The Journal of maternal-fetal medicine
1998; 7 (5): 217-221
Abstract
The objective of this study was to compare the safety and efficacy of maintenance tocolysis with oral diltiazem to oral nifedipine in achieving 37 weeks gestation. After successful intravenous tocolysis with magnesium sulfate, 69 women with preterm labor at <35 weeks gestation were randomly assigned to nifedipine (20 mg orally every 4-6 hr), or diltiazem (30-60 mg orally every 4-6 hr). The primary outcome was the percentage of patients achieving 37 weeks gestation. Maternal cardiovascular alterations and neonatal outcomes were also assessed. Sixty-nine patients were available for final analysis. Less patients on diltiazem as compared to nifedipine achieved 37 weeks (15.1% vs. 41.7%, P = 0.019).
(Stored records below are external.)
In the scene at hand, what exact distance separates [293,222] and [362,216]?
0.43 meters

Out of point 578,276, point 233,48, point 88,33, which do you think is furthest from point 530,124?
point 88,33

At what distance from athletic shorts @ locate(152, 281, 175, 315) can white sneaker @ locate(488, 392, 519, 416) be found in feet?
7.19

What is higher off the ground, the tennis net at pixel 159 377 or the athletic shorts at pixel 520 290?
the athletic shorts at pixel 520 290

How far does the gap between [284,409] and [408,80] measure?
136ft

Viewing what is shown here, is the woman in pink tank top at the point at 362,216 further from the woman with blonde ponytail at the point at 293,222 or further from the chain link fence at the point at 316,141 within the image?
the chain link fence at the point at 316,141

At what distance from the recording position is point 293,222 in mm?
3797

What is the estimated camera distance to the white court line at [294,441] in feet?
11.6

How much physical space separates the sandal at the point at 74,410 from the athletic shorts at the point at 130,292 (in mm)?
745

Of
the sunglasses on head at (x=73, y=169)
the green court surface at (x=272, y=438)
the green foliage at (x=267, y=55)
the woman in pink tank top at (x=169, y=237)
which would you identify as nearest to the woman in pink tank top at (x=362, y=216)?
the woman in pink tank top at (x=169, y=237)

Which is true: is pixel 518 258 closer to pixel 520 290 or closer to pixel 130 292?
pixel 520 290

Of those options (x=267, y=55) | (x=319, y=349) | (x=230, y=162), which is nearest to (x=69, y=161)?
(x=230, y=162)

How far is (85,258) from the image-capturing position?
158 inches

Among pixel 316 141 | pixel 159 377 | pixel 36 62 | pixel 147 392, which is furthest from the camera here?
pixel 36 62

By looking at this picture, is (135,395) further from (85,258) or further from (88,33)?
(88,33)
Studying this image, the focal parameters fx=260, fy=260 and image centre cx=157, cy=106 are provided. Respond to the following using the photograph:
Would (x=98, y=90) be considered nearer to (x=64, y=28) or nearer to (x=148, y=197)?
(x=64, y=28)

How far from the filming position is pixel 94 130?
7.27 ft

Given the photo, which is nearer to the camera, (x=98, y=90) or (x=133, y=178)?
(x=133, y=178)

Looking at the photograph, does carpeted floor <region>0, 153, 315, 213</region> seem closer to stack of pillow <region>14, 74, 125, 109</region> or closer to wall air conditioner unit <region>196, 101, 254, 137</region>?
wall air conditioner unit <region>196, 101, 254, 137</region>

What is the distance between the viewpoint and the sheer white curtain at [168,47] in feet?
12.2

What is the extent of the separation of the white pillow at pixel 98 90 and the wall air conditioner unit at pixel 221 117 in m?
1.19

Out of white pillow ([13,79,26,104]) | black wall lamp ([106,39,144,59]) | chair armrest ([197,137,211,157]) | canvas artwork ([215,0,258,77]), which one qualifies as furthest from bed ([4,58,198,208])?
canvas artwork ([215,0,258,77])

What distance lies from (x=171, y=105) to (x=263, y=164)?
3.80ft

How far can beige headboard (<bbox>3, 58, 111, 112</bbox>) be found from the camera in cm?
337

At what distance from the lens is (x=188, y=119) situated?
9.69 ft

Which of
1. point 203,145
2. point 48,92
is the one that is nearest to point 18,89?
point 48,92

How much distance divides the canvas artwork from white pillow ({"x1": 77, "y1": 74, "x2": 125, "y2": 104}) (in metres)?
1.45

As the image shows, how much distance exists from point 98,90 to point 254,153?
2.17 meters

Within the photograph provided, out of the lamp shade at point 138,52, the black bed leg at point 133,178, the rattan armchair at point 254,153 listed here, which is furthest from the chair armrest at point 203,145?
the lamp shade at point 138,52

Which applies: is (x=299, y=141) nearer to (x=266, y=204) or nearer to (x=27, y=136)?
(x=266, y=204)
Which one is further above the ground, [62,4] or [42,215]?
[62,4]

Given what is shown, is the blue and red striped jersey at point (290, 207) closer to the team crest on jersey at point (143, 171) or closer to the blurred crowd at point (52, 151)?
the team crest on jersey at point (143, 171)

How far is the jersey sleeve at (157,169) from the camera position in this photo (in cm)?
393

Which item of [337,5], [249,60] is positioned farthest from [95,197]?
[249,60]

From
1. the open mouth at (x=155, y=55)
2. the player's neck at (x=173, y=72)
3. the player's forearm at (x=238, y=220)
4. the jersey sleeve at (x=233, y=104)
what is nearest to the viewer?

Gestational age at delivery was also less for patients receiving diltiazem (35.5 +/- 3.5 weeks vs. 33.4 +/- 3.9 weeks, P = 0.022). There were fewer days gained in utero from randomization to delivery with diltiazem as compared to nifedipine; however, this difference was not statistically significant (22.4 +/- 16.3 days vs. 31.2 +/- 24.4 days, P = 0.084). Maternal blood pressure and pulse during tocolysis did not differ significantly between groups. Despite the theoretical advantages of diltiazem tocolysis, maintenance tocolysis with diltiazem offered no benefit over nifedipine in achieving 37 weeks gestation. The cardiovascular alterations with either drug in normotensive, pregnant patients appear minimal.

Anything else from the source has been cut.